>> Start

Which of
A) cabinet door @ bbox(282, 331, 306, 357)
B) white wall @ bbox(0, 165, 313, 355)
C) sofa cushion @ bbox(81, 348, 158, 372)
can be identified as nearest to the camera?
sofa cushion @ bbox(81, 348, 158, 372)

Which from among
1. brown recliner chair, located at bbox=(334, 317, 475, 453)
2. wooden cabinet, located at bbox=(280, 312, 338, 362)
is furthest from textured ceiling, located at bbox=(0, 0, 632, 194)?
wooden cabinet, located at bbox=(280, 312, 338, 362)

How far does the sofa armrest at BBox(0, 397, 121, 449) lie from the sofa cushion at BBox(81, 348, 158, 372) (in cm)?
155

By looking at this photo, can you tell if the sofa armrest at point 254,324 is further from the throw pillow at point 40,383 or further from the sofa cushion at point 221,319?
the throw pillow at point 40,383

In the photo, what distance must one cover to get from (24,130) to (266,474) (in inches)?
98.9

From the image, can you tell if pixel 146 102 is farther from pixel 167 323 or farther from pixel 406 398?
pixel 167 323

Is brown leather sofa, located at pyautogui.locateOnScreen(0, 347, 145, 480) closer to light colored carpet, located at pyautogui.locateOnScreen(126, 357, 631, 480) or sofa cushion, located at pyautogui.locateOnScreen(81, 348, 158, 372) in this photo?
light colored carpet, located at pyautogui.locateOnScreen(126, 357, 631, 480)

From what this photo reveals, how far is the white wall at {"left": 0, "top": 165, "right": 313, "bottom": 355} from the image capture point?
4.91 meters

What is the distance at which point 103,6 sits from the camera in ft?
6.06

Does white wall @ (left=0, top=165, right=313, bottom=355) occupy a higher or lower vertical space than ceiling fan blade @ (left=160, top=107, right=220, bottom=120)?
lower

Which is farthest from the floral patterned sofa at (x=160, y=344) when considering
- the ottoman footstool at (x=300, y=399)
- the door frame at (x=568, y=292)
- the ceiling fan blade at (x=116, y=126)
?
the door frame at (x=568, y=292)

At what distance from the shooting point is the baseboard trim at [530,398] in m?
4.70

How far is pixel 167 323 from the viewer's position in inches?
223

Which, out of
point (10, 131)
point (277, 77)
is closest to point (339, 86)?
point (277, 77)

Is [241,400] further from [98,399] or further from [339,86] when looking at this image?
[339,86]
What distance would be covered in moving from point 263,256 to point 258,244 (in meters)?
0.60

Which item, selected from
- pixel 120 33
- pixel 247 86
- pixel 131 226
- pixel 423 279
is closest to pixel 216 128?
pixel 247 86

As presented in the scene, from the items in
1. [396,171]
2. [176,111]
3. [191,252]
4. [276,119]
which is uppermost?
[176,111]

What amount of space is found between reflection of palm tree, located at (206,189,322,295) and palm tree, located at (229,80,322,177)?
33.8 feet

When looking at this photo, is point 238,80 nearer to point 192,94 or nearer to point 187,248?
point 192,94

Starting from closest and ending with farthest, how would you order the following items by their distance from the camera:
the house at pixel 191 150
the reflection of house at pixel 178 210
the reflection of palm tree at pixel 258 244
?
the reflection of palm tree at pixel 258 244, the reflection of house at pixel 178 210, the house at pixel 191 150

>> End

Repeat the material above in full, keeping every word.

Which of
A) cabinet door @ bbox(282, 331, 306, 357)
B) white wall @ bbox(0, 165, 313, 355)
C) sofa cushion @ bbox(81, 348, 158, 372)
can be identified as nearest to the camera?
sofa cushion @ bbox(81, 348, 158, 372)

Which from among
1. brown recliner chair, located at bbox=(334, 317, 475, 453)
2. wooden cabinet, located at bbox=(280, 312, 338, 362)
is furthest from textured ceiling, located at bbox=(0, 0, 632, 194)?
wooden cabinet, located at bbox=(280, 312, 338, 362)

How far does the sofa armrest at BBox(0, 397, 121, 449) lie from the sofa cushion at BBox(81, 348, 158, 372) (in cm)?
155

By looking at this photo, can you tell if the sofa armrest at point 254,324 is further from the throw pillow at point 40,383 or further from the sofa cushion at point 221,319?
the throw pillow at point 40,383

In the photo, what distance must one cover to get from (24,130) to (266,474) (in inches)?
98.9

From the image, can you tell if pixel 146 102 is farther from pixel 167 323 or farther from pixel 406 398?
pixel 167 323

Is brown leather sofa, located at pyautogui.locateOnScreen(0, 347, 145, 480) closer to light colored carpet, located at pyautogui.locateOnScreen(126, 357, 631, 480) or sofa cushion, located at pyautogui.locateOnScreen(81, 348, 158, 372) in this photo?
light colored carpet, located at pyautogui.locateOnScreen(126, 357, 631, 480)

From what this photo reveals, how far is the white wall at {"left": 0, "top": 165, "right": 313, "bottom": 355} from the image capture point?
4.91 meters

What is the distance at which point 103,6 sits from the camera in ft?
6.06

Does white wall @ (left=0, top=165, right=313, bottom=355) occupy a higher or lower vertical space than ceiling fan blade @ (left=160, top=107, right=220, bottom=120)?
lower

Which is farthest from the floral patterned sofa at (x=160, y=344) when considering
- the ottoman footstool at (x=300, y=399)
- the door frame at (x=568, y=292)
- the ceiling fan blade at (x=116, y=126)
?
the door frame at (x=568, y=292)

At what distance from the shooting point is the baseboard trim at [530,398] in m?
4.70

How far is pixel 167 323 from the viewer's position in inches?
223

Which, out of
point (10, 131)
point (277, 77)
is closest to point (339, 86)?
point (277, 77)

Is [241,400] further from [98,399] or further from [339,86] when looking at this image?
[339,86]
What distance would be covered in moving from point 263,256 to point 258,244 (in meters)?
0.60

Which item, selected from
- pixel 120 33
- pixel 247 86
- pixel 131 226
- pixel 423 279
is closest to pixel 216 128?
pixel 247 86

As presented in the scene, from the items in
1. [396,171]
2. [176,111]
3. [191,252]
4. [276,119]
which is uppermost?
[176,111]

What amount of space is found between reflection of palm tree, located at (206,189,322,295) and palm tree, located at (229,80,322,177)?
33.8 feet

When looking at this photo, is point 238,80 nearer to point 192,94 or nearer to point 187,248?
point 192,94

Starting from closest and ending with farthest, how would you order the following items by their distance from the camera:
the house at pixel 191 150
the reflection of house at pixel 178 210
the reflection of palm tree at pixel 258 244
?
the reflection of palm tree at pixel 258 244, the reflection of house at pixel 178 210, the house at pixel 191 150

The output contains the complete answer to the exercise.